** Opening SOURCE RECORDS block **

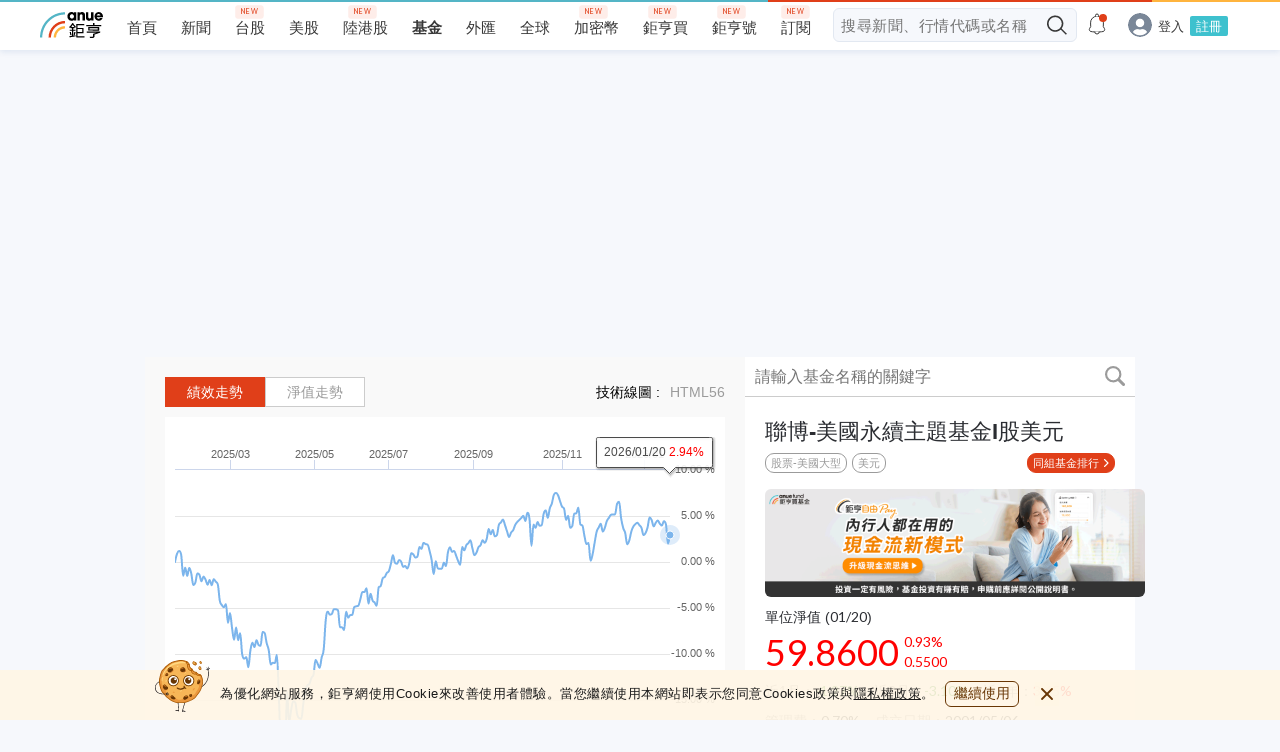

--- FILE ---
content_type: text/html; charset=utf-8
request_url: https://www.google.com/recaptcha/api2/aframe
body_size: 268
content:
<!DOCTYPE HTML><html><head><meta http-equiv="content-type" content="text/html; charset=UTF-8"></head><body><script nonce="9Yfgc2i6Z-XwkLwg7VMugg">/** Anti-fraud and anti-abuse applications only. See google.com/recaptcha */ try{var clients={'sodar':'https://pagead2.googlesyndication.com/pagead/sodar?'};window.addEventListener("message",function(a){try{if(a.source===window.parent){var b=JSON.parse(a.data);var c=clients[b['id']];if(c){var d=document.createElement('img');d.src=c+b['params']+'&rc='+(localStorage.getItem("rc::a")?sessionStorage.getItem("rc::b"):"");window.document.body.appendChild(d);sessionStorage.setItem("rc::e",parseInt(sessionStorage.getItem("rc::e")||0)+1);localStorage.setItem("rc::h",'1769053740548');}}}catch(b){}});window.parent.postMessage("_grecaptcha_ready", "*");}catch(b){}</script></body></html>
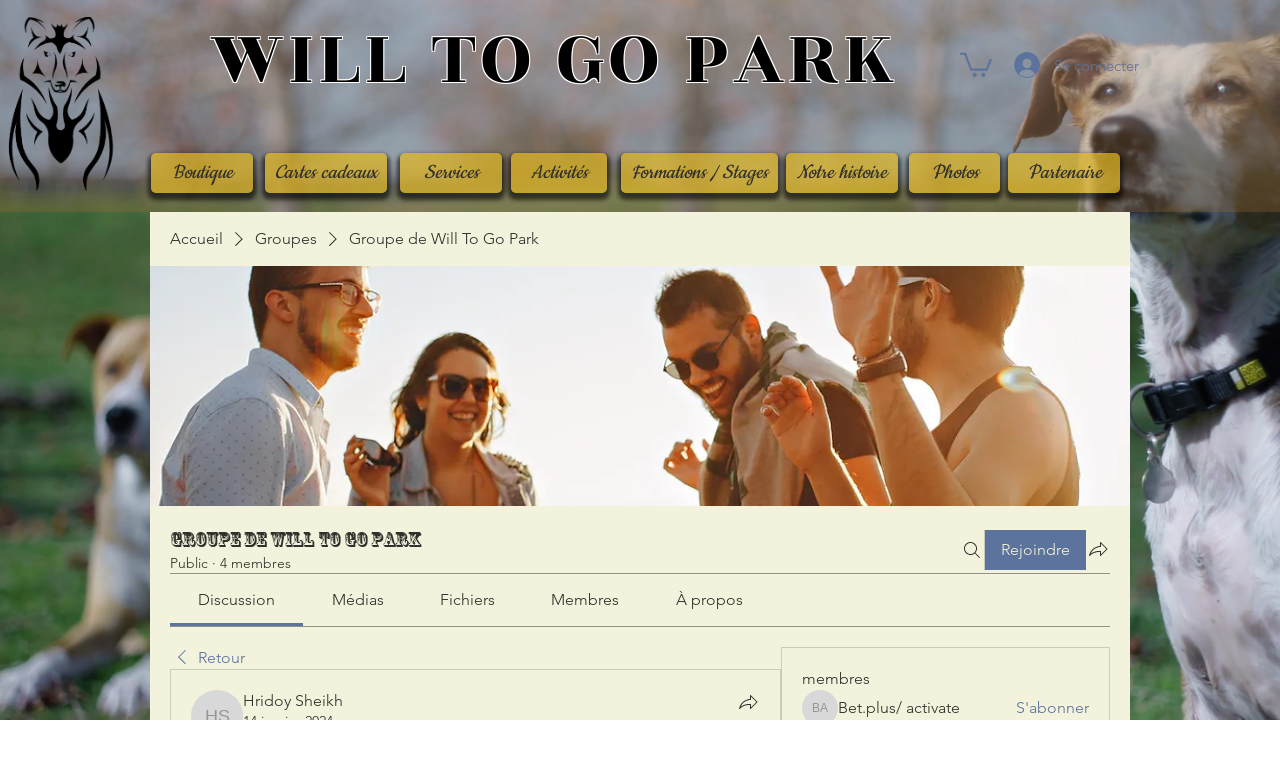

--- FILE ---
content_type: image/svg+xml
request_url: https://static.wixstatic.com/shapes/11062b_12a4547f231f489e8906eed369b33aa9.svg
body_size: 1480
content:
<?xml version="1.0" encoding="UTF-8"?>
<svg data-bbox="20 31.906 160 136.187" xmlns="http://www.w3.org/2000/svg" width="200" height="200" viewBox="0 0 200 200" data-type="color">
    <g>
        <path fill="#FF6839" d="M179.992 116.168a3.007 3.007 0 0 0-1.501-2.378l-8.241-4.722c1.099-3.586 4.503-14.412 6.857-21.871a3.004 3.004 0 0 0-3.443-3.849c-6.976 1.37-16.991 3.336-20.238 3.966l-6.022-10.673a3 3 0 0 0-2.323-1.513 2.998 2.998 0 0 0-2.571 1.031l-16.075 18.704c1.346-5.987 6.019-26.48 9.268-40.685a3.001 3.001 0 0 0-4.378-3.298c-4.482 2.471-11.254 6.186-14.397 7.868L102.604 33.43a3.004 3.004 0 0 0-2.615-1.524h-.001a3.006 3.006 0 0 0-2.615 1.528L83.096 58.746c-3.142-1.68-9.927-5.398-14.412-7.869a3.01 3.01 0 0 0-3.258.231 3.006 3.006 0 0 0-1.119 3.067l9.308 40.712-16.122-18.732a3.01 3.01 0 0 0-2.571-1.03 3.007 3.007 0 0 0-2.321 1.513l-6.014 10.666c-3.285-.636-13.279-2.594-20.242-3.962a3.004 3.004 0 0 0-3.443 3.852c2.358 7.454 5.764 18.269 6.868 21.863l-8.257 4.729a3.007 3.007 0 0 0-1.504 2.378 3.007 3.007 0 0 0 1.126 2.579l38.327 30.473c-.659 2.666-2.594 10.224-3.856 15.125a3 3 0 0 0 3.527 3.687s38.377-8.476 39.169-8.687v-4.993c-.046-.002-.091-.007-.137-.009l.137-.028v-8.991l-22.249-14.525c-1.4-.974 1.327-3.784 2.726-2.812l19.523 12.598V93.568l-8.186-6.162c-2.826-2.826 1.03-4.309 2.312-3.187l5.875 3.925V71.76c0-1.706-.006-3.087 1.699-3.087s1.699 1.382 1.699 3.087v68.824l45.418-30.588c1.399-.969 3.367-2.039 4.34-.636.972 1.401.583 1.957-.819 2.929l-48.939 33.035v8.99l.025.005v4.806c1.244.174 39.158 8.904 39.158 8.904a3.007 3.007 0 0 0 3.526-3.693c-1.269-4.889-3.214-12.427-3.881-15.108l38.34-30.485a3.003 3.003 0 0 0 1.123-2.575z" data-color="1"/>
    </g>
</svg>
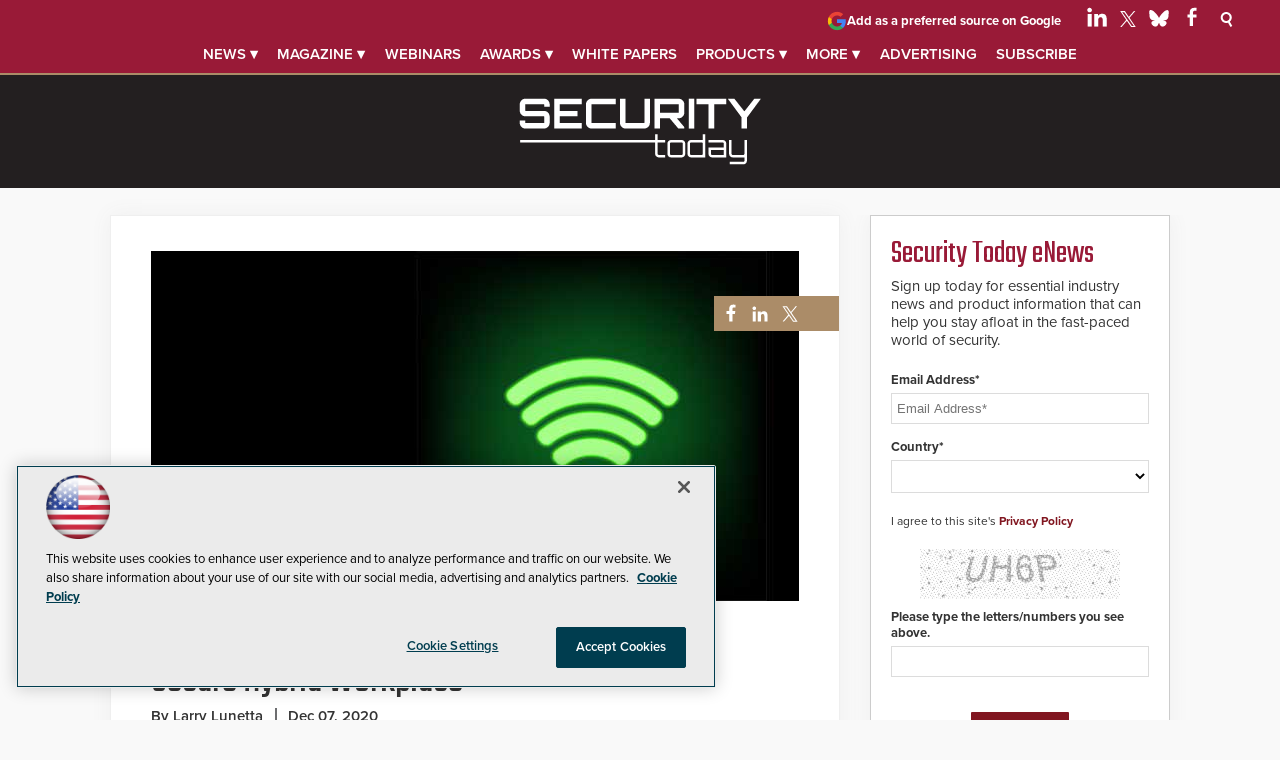

--- FILE ---
content_type: text/html; charset=utf-8
request_url: https://www.google.com/recaptcha/api2/aframe
body_size: 266
content:
<!DOCTYPE HTML><html><head><meta http-equiv="content-type" content="text/html; charset=UTF-8"></head><body><script nonce="vcwKanG5SNmlLk0OoSTtSA">/** Anti-fraud and anti-abuse applications only. See google.com/recaptcha */ try{var clients={'sodar':'https://pagead2.googlesyndication.com/pagead/sodar?'};window.addEventListener("message",function(a){try{if(a.source===window.parent){var b=JSON.parse(a.data);var c=clients[b['id']];if(c){var d=document.createElement('img');d.src=c+b['params']+'&rc='+(localStorage.getItem("rc::a")?sessionStorage.getItem("rc::b"):"");window.document.body.appendChild(d);sessionStorage.setItem("rc::e",parseInt(sessionStorage.getItem("rc::e")||0)+1);localStorage.setItem("rc::h",'1764108519354');}}}catch(b){}});window.parent.postMessage("_grecaptcha_ready", "*");}catch(b){}</script></body></html>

** Closing SOURCE RECORDS block **

# ACTION ITEM:
Set down all of the data word for word; no pictures belong in it.

# SOLUTION:
--- FILE ---
content_type: text/html; charset=utf-8
request_url: https://www.google.com/recaptcha/api2/aframe
body_size: 268
content:
<!DOCTYPE HTML><html><head><meta http-equiv="content-type" content="text/html; charset=UTF-8"></head><body><script nonce="9Yfgc2i6Z-XwkLwg7VMugg">/** Anti-fraud and anti-abuse applications only. See google.com/recaptcha */ try{var clients={'sodar':'https://pagead2.googlesyndication.com/pagead/sodar?'};window.addEventListener("message",function(a){try{if(a.source===window.parent){var b=JSON.parse(a.data);var c=clients[b['id']];if(c){var d=document.createElement('img');d.src=c+b['params']+'&rc='+(localStorage.getItem("rc::a")?sessionStorage.getItem("rc::b"):"");window.document.body.appendChild(d);sessionStorage.setItem("rc::e",parseInt(sessionStorage.getItem("rc::e")||0)+1);localStorage.setItem("rc::h",'1769053740548');}}}catch(b){}});window.parent.postMessage("_grecaptcha_ready", "*");}catch(b){}</script></body></html>

--- FILE ---
content_type: image/svg+xml
request_url: https://static.wixstatic.com/shapes/11062b_12a4547f231f489e8906eed369b33aa9.svg
body_size: 1480
content:
<?xml version="1.0" encoding="UTF-8"?>
<svg data-bbox="20 31.906 160 136.187" xmlns="http://www.w3.org/2000/svg" width="200" height="200" viewBox="0 0 200 200" data-type="color">
    <g>
        <path fill="#FF6839" d="M179.992 116.168a3.007 3.007 0 0 0-1.501-2.378l-8.241-4.722c1.099-3.586 4.503-14.412 6.857-21.871a3.004 3.004 0 0 0-3.443-3.849c-6.976 1.37-16.991 3.336-20.238 3.966l-6.022-10.673a3 3 0 0 0-2.323-1.513 2.998 2.998 0 0 0-2.571 1.031l-16.075 18.704c1.346-5.987 6.019-26.48 9.268-40.685a3.001 3.001 0 0 0-4.378-3.298c-4.482 2.471-11.254 6.186-14.397 7.868L102.604 33.43a3.004 3.004 0 0 0-2.615-1.524h-.001a3.006 3.006 0 0 0-2.615 1.528L83.096 58.746c-3.142-1.68-9.927-5.398-14.412-7.869a3.01 3.01 0 0 0-3.258.231 3.006 3.006 0 0 0-1.119 3.067l9.308 40.712-16.122-18.732a3.01 3.01 0 0 0-2.571-1.03 3.007 3.007 0 0 0-2.321 1.513l-6.014 10.666c-3.285-.636-13.279-2.594-20.242-3.962a3.004 3.004 0 0 0-3.443 3.852c2.358 7.454 5.764 18.269 6.868 21.863l-8.257 4.729a3.007 3.007 0 0 0-1.504 2.378 3.007 3.007 0 0 0 1.126 2.579l38.327 30.473c-.659 2.666-2.594 10.224-3.856 15.125a3 3 0 0 0 3.527 3.687s38.377-8.476 39.169-8.687v-4.993c-.046-.002-.091-.007-.137-.009l.137-.028v-8.991l-22.249-14.525c-1.4-.974 1.327-3.784 2.726-2.812l19.523 12.598V93.568l-8.186-6.162c-2.826-2.826 1.03-4.309 2.312-3.187l5.875 3.925V71.76c0-1.706-.006-3.087 1.699-3.087s1.699 1.382 1.699 3.087v68.824l45.418-30.588c1.399-.969 3.367-2.039 4.34-.636.972 1.401.583 1.957-.819 2.929l-48.939 33.035v8.99l.025.005v4.806c1.244.174 39.158 8.904 39.158 8.904a3.007 3.007 0 0 0 3.526-3.693c-1.269-4.889-3.214-12.427-3.881-15.108l38.34-30.485a3.003 3.003 0 0 0 1.123-2.575z" data-color="1"/>
    </g>
</svg>

--- FILE ---
content_type: text/html; charset=utf-8
request_url: https://www.google.com/recaptcha/api2/aframe
body_size: 266
content:
<!DOCTYPE HTML><html><head><meta http-equiv="content-type" content="text/html; charset=UTF-8"></head><body><script nonce="vcwKanG5SNmlLk0OoSTtSA">/** Anti-fraud and anti-abuse applications only. See google.com/recaptcha */ try{var clients={'sodar':'https://pagead2.googlesyndication.com/pagead/sodar?'};window.addEventListener("message",function(a){try{if(a.source===window.parent){var b=JSON.parse(a.data);var c=clients[b['id']];if(c){var d=document.createElement('img');d.src=c+b['params']+'&rc='+(localStorage.getItem("rc::a")?sessionStorage.getItem("rc::b"):"");window.document.body.appendChild(d);sessionStorage.setItem("rc::e",parseInt(sessionStorage.getItem("rc::e")||0)+1);localStorage.setItem("rc::h",'1764108519354');}}}catch(b){}});window.parent.postMessage("_grecaptcha_ready", "*");}catch(b){}</script></body></html>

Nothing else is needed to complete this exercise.